Kaum Produktion im eigenen Land
Und was dringend wieder aufgebaut werden muss, ist die Produktion im eigenen Land. Nur so kann echtes Wirtschaftswachstum entstehen. Typisch für die Entwicklung vieler griechischer Unternehmen ist zum Beispiel die von Petros Petropoulos. Mehr als einhundert Jahre gibt es die Familienfirma in Athen bereits. Der Firmensitz liegt etwas außerhalb der Stadt - ein riesiges Gelände von über 16.000 qm. Aber hergestellt wird in den Hallen schon lange nichts mehr. Stattdessen überall ausländischer Marken wie die schwedischen LKW von Scania oder Autos von Isuzu.
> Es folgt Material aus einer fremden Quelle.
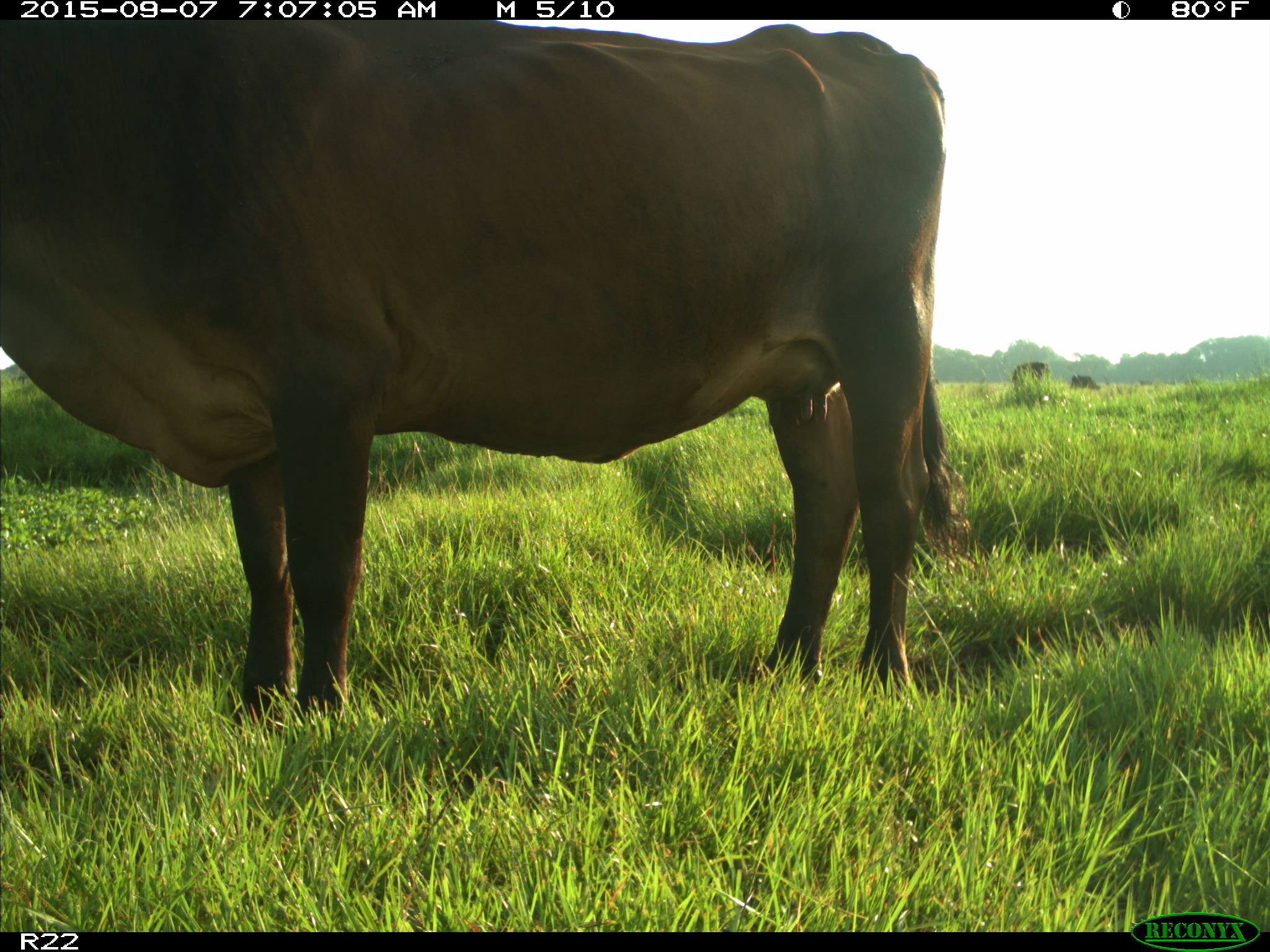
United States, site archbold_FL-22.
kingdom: Animalia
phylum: Chordata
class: Mammalia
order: Artiodactyla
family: Bovidae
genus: Bos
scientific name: Bos taurus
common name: domestic cow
Früher wurden hier Motoren, Traktoren und Stromgeneratoren gefertigt - doch nach und nach verschwand die Produktion. Der Konkurrenz aus dem Ausland konnten die Griechen nicht standhalten. Heute werden alle Maschinen aus Europa oder Asien importiert. Petropoulos übernimmt lediglich noch kleinere Anpassungen und bietet einen Reparaturservice an. Der griechische Wirtschaft fehlt die Basis einer eigenen Herstellung. Die Wertschöpfung findet nicht im eigenen Land statt. Für den Chef ist genau das das größte Problem: "Dass wir nicht konkurrenzfähig sind, das müssen wir ändern. Unsere Wettbewerbsfähigkeit ist zu niedrig und sie sinkt immer weiter."
Mut haben, trotz Krise
"Es ist schwer, optimistisch zu sein, aber andererseits sind wir es auch gewohnt uns immer wieder an schwierige Umstände anzupassen." Erietta Tosidou und Melina Pispa entwerfen luxuriöse Design-Badetücher und verkaufen sie in ihrem Online-Shop "Sun of a beach" in ganz Europa und bis nach Japan oder in die USA. Ihre Marke soll das Lebensgefühl des endlosen griechischen Sommers verkörpern. Die beiden Jungunternehmerinnen, 35 und 28 Jahre alt, wollen die lokalen Produzenten unterstützen und lassen die Handtücher in einer Schneiderei in Athen nähen. Sie erhoffen sich nach den Wahlen vor allem Stabilität, um ihr kleines Unternehmen voranbringen zu können. "Unsere Generation kann etwas verändern, wir wollen handeln und nicht länger nur zuschauen, was passiert."